Such spending isn’t uncommon for oil rich nations, but it rarely ends well.
Revenues from oil are inherently unstable and tend to cause epidemics of governmental corruption. Countries which suffer from this “resource curse” tend to grow much more slowly economically over time as putting oil revenues into a welfare state is much more attractive politically than reinvesting the wealth to boost economic performance. From 1965 to 1998, the GDP per capita of oil exporting countries decreased on average by 1.3 percent per year, while in the rest of the developing world, it grew by an average of 2.2 percent per year.

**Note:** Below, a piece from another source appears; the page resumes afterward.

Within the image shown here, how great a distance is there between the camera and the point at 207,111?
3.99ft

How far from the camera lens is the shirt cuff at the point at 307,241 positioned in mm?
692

“The aspect of the resource curse we’re most likely to see in ISIS territory is corruption. That’s especially true given their unofficial system of oil extraction and trade that seems to have developed among locals. If ISIS were left to develop into a normal state, we’d certainly expect to see other aspects of the resource curse like an oil-dependent, underdeveloped economy. But the limited evidence we have suggests that ISIS is still taxing heavily in areas it controls to fund its war effort, limiting the overall impact of oil on the Islamic State’s fledgling institutions.” wrote Emma Ashford, Cato Institute Research Fellow and expert on the politics of petrostates, in an email to The Daily Caller News Foundation.
The best recent example of this is Venezuela, which is on the verge of total economic and social collapse. The rate of inflation in Venezuela is 808 percent according to Forbes and the country had the second highest murder rate in the world. The country is now essentially bankrupt, has massive shortages of every product, and is even being forced to import oil.